İstanbul Adliyesi’nde 8 Temmuz 2013 günü gözaltındaki müvekillerinin sorgusu gün boyu sürünce avukat Tolga Çakır, Elif Çalışkan ve Sevim Sarıkaya, görevliler ile görüşerek nezarethaneye yiyecek getirdi. Avukat Çalışkan ve Sarıkaya nezarethaneye girdikten sonra iki sivil polisin bağırmaya başlamasının ardından polisler 3 avukatı darp ederek dışarı çıkardı. Yaşananların ardından avukatlar polislerden, polisler ise avukatlardan şikâyetçi oldu. Polislerin 10 Temmuz günü yaptığı şikâyet üzerine avukatlar hakkında, soruşturma açıldı. Polisler avukatların kendilerini döverek nezarethaneye kadar girdiğini, hakaret ettiklerini ve görevlerini yaptırmamak için direndiklerini iddia etti. Şikâyetçi polisler sadece kendileri ile sınırlı kalmayıp avukatların sorgu hâkimine de hakaret ettiklerini, duruşma sonrasında hâkime “Sen Fettullah’ın askerisin, nasıl tutuklarsın” dediklerini iddia etti.

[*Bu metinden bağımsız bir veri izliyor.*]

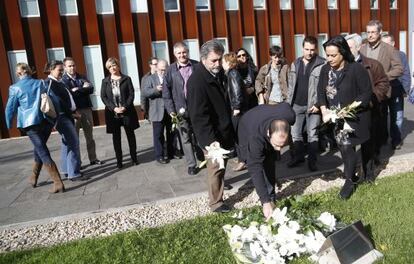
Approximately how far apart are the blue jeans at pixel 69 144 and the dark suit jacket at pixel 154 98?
56.1 inches

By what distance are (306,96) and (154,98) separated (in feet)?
8.94

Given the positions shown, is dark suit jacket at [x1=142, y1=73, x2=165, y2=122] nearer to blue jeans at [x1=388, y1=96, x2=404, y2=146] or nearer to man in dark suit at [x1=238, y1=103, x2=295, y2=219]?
man in dark suit at [x1=238, y1=103, x2=295, y2=219]

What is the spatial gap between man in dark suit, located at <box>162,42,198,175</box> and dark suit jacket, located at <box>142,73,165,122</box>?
0.66m

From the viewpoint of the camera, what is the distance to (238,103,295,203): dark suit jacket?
3.62 m

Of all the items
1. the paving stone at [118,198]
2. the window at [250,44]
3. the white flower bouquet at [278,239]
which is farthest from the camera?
the window at [250,44]

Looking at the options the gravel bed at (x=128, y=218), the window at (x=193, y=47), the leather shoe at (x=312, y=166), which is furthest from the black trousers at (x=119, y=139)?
the window at (x=193, y=47)

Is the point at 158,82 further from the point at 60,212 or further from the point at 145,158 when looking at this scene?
the point at 60,212

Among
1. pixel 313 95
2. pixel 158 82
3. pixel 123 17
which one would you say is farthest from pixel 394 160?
pixel 123 17

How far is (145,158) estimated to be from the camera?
8055 millimetres

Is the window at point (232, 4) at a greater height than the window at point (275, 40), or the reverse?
the window at point (232, 4)

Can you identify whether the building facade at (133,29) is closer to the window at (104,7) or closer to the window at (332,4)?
the window at (104,7)

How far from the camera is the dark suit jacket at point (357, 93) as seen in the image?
4520mm

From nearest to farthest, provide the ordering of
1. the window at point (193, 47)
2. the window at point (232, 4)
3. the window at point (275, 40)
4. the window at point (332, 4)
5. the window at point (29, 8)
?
the window at point (29, 8) → the window at point (193, 47) → the window at point (232, 4) → the window at point (275, 40) → the window at point (332, 4)

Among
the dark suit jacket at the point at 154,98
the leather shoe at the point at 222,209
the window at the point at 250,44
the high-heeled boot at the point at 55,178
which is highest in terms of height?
the window at the point at 250,44
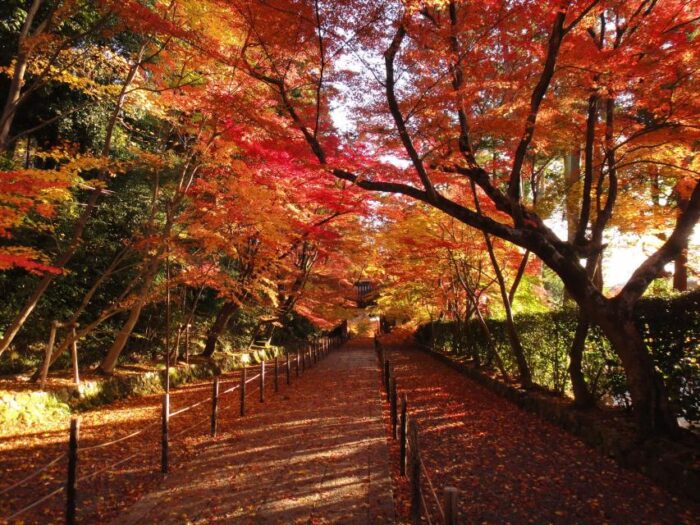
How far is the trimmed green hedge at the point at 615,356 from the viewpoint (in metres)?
5.88

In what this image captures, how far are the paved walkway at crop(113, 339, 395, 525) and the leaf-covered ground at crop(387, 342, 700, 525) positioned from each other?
17.5 inches

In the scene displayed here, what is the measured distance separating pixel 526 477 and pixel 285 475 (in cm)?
309

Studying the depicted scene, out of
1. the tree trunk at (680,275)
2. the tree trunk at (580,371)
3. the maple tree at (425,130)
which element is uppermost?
the maple tree at (425,130)

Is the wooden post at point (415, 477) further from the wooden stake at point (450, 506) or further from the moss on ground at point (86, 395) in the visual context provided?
the moss on ground at point (86, 395)

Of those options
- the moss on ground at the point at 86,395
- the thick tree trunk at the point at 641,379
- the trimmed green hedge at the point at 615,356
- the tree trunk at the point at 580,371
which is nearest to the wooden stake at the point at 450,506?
the thick tree trunk at the point at 641,379

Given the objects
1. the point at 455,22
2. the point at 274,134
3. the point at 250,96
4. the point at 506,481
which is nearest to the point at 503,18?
the point at 455,22

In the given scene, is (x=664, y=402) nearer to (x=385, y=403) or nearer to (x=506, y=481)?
(x=506, y=481)

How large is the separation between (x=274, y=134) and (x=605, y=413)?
7.69 metres

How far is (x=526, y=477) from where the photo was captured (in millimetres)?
5734

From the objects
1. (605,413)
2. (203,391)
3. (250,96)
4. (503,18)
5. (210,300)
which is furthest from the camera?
(210,300)

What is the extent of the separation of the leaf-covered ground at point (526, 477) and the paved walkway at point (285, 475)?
45cm

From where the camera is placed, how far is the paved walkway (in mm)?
4664

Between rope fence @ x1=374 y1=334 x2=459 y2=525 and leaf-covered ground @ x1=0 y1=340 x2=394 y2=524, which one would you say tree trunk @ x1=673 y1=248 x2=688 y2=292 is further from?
rope fence @ x1=374 y1=334 x2=459 y2=525

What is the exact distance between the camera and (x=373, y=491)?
5188 mm
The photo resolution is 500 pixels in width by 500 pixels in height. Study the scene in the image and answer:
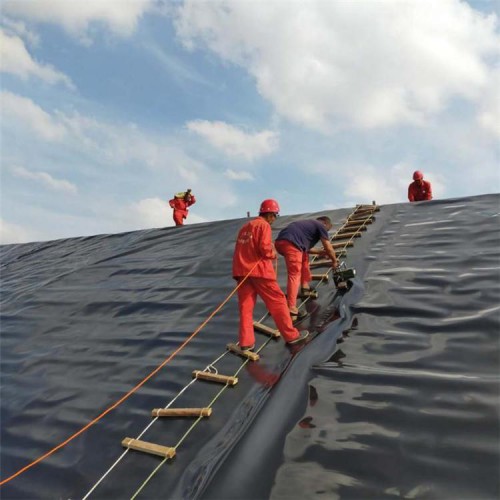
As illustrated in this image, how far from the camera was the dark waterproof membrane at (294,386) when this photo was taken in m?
2.31

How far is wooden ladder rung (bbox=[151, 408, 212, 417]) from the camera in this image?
3.06 metres

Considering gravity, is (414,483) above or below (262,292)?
below

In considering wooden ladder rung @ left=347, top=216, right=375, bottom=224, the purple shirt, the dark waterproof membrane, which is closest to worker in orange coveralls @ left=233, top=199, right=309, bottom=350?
the dark waterproof membrane

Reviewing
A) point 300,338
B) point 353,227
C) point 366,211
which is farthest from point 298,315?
point 366,211

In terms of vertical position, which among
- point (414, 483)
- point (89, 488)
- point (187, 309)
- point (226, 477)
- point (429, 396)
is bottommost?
point (89, 488)

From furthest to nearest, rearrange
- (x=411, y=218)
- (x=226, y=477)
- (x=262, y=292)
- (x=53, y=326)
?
(x=411, y=218)
(x=53, y=326)
(x=262, y=292)
(x=226, y=477)

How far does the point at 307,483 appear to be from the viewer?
87.8 inches

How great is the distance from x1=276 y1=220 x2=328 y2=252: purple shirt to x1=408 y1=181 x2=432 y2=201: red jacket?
637 centimetres

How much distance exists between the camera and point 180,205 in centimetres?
1161

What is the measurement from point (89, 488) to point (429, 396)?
2.49 m

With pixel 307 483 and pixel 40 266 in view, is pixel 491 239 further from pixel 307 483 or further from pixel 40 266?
pixel 40 266

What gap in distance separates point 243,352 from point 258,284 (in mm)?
697

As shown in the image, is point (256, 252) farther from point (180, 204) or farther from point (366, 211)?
point (180, 204)

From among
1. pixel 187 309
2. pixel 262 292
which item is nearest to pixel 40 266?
pixel 187 309
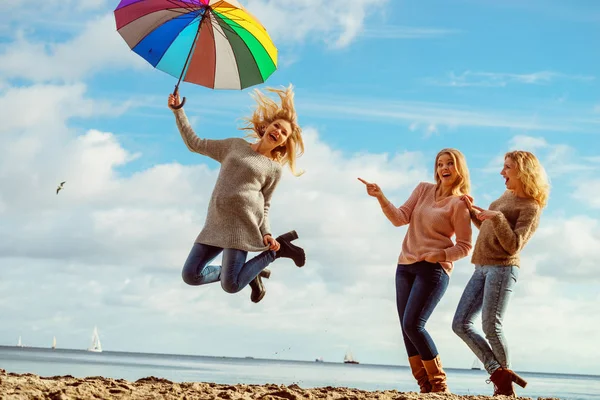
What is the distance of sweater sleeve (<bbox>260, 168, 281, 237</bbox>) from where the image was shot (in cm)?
760

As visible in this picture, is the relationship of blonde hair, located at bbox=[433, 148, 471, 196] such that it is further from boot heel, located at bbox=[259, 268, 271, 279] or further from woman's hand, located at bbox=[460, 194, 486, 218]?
boot heel, located at bbox=[259, 268, 271, 279]

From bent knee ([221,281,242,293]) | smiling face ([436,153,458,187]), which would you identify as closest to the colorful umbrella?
bent knee ([221,281,242,293])

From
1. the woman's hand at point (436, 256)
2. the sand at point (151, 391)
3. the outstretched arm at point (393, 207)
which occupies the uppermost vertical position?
the outstretched arm at point (393, 207)

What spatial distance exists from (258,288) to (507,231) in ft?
8.84

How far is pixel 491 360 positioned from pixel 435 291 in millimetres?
897

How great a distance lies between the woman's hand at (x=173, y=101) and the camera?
7.53 metres

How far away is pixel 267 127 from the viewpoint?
25.3 feet

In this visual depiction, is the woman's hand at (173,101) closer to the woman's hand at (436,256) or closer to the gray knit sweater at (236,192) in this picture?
the gray knit sweater at (236,192)

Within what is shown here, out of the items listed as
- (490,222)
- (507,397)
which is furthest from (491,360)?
(490,222)

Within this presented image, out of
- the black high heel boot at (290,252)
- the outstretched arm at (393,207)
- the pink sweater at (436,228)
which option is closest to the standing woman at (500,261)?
the pink sweater at (436,228)

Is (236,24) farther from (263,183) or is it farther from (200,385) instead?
(200,385)

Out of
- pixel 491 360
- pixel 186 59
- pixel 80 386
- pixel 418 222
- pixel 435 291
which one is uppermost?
pixel 186 59

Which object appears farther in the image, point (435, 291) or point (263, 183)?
point (263, 183)

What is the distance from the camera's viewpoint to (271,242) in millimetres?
7641
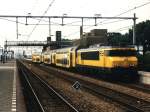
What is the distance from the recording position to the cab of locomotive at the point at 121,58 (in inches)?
1305

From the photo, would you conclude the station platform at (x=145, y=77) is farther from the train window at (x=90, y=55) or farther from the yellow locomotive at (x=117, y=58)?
the train window at (x=90, y=55)

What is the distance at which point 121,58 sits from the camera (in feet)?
110

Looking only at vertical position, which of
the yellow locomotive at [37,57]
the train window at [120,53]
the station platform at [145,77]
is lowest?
the station platform at [145,77]

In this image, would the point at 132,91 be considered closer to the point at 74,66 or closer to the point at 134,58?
the point at 134,58

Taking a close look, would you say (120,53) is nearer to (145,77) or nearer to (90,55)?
(145,77)

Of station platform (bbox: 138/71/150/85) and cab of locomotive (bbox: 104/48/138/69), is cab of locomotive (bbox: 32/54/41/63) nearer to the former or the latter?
cab of locomotive (bbox: 104/48/138/69)

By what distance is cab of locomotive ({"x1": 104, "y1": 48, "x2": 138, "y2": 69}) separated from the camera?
1305 inches

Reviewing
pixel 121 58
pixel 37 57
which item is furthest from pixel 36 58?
pixel 121 58

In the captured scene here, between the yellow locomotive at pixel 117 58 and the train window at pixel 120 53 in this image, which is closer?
the yellow locomotive at pixel 117 58

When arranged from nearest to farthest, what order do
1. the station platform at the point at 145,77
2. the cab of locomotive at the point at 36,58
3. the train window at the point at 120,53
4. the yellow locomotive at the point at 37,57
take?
1. the station platform at the point at 145,77
2. the train window at the point at 120,53
3. the yellow locomotive at the point at 37,57
4. the cab of locomotive at the point at 36,58

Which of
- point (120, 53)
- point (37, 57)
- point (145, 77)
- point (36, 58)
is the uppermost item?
point (120, 53)

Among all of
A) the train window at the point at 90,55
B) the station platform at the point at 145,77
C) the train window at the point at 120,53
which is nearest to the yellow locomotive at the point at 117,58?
the train window at the point at 120,53

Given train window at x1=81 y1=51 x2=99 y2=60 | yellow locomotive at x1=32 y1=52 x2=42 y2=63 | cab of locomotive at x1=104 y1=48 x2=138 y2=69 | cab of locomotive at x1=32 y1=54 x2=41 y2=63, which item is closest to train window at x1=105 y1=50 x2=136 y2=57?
cab of locomotive at x1=104 y1=48 x2=138 y2=69

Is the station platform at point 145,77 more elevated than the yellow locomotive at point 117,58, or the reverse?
the yellow locomotive at point 117,58
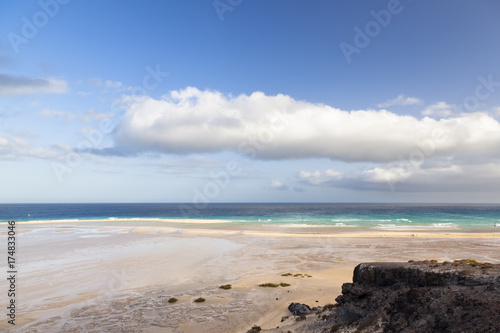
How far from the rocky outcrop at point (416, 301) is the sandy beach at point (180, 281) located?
159 inches

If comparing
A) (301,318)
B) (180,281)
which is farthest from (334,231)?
(301,318)

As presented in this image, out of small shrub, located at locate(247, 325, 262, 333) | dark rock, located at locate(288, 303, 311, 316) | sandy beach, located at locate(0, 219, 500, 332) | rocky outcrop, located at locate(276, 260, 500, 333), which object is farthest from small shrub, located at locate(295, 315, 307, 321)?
small shrub, located at locate(247, 325, 262, 333)

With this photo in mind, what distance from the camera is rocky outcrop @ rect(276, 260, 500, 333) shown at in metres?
7.70

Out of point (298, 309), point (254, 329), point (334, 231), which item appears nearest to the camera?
point (254, 329)

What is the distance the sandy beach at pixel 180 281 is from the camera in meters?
14.5

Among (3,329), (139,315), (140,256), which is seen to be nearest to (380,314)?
(139,315)

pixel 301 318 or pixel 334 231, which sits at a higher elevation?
pixel 301 318

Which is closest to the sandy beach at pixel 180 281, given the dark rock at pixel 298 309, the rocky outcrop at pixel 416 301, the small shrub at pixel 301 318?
the dark rock at pixel 298 309

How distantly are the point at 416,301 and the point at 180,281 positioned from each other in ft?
55.6

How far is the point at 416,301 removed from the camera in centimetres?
898

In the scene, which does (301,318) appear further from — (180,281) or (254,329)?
(180,281)

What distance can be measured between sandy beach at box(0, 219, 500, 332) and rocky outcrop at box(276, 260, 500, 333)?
4039mm

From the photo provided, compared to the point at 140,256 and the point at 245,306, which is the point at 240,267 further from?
the point at 140,256

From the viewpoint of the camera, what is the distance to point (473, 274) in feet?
30.7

Olay günü zanlıların tutuklanmasına karar veren Nöbetçi Sulh Ceza Hâkimi Salih Cantürk ise ifadesinde, kararı açıklamasının ardından UYAP’a giriş yapmak için yan odaya geçtiğini, kendisine hakaret edildiğini duymadığını ifade etti. Ancak Cantürk, kendisi duymamasına rağmen, “hakaret edildiyse şikâyetçiyim” diyerek avukatlardan şikâyetçi oldu. Salonda görev yapan zabıt kâtibi de kararın açıklanmasının ardından tepki olduğunu ancak hakaret duymadığını söyledi.

 

'Savcı olaydan örgüt çıkarmak düşüncesindeydi'

Soruşturmadan tesadüfen haberdar olduğunu belirten avukat Tolga Çakır, dosyayı görmek için savcılık kalemine gittiğinde, dosyanın savcıda olduğunu öğrendi. Çakır yaşadıklarını, “Savcının odasına gittim ve dosyayı inceledim. 15 dakika kadar sürdü, ardından dosyayı verdim ve çıkıyordum. Savcı Rasim Işıkaltın arkamdan ‘Hop nereye gidiyorsun. İnceledin o kadar ifade vermeden nereye gidiyorsun?’ diye seslendi. Kendisine ifade vermeyeceğimi, önce durumdan baroyu haberdar edeceğimi, ardından gerekirse bir avukat ile geleceğimi söyledim. Savcı bu kez, ‘İfade vermeden gidersen tutanak tutarım. Bunu örgüt tavrı olarak değerlendiririm’ dedi. Dosyaya incelediğimi ve ifade vermeyeceğimi yazarak imza atmamı istedi. Ben de kendisine isterse dosyayı incelediğime dair imza vereceğimi ama ifade vermiyorum şeklinde bir beyanım olmadığını ifade ettim”. Tartışmanın ardından avukat Çakır’ın elinden kimliğini alarak fotokopisini çeken savcı Işıkaltın, Çakır’a diğer avukatlar ile aynı büroda çalışıp çalışmadığını sordu. Çakır, “Sanırım savcı olaydan bir de örgüt çıkarmak düşüncesindeydi. Ancak diğer avukatlar ile o gün adliyede tanıştığımı ve bizim şikâyetçi olduğumuz dosyaya baksaydı bunu görebileceğini söyledim” dedi.

Avukatların polisler hakkında şikâyetçi olduğu dosyada, polisler tarafından darp edildikleri güvenlik kamerası görüntüleri ile belirlenmişti. Adliyenin güvenliğinden sorumlu Akdeniz Güvenlik Şirketi, darp olayının asıl yaşandığı bölümlere ilişkin ise görüntü olmadığını iddia etmişti.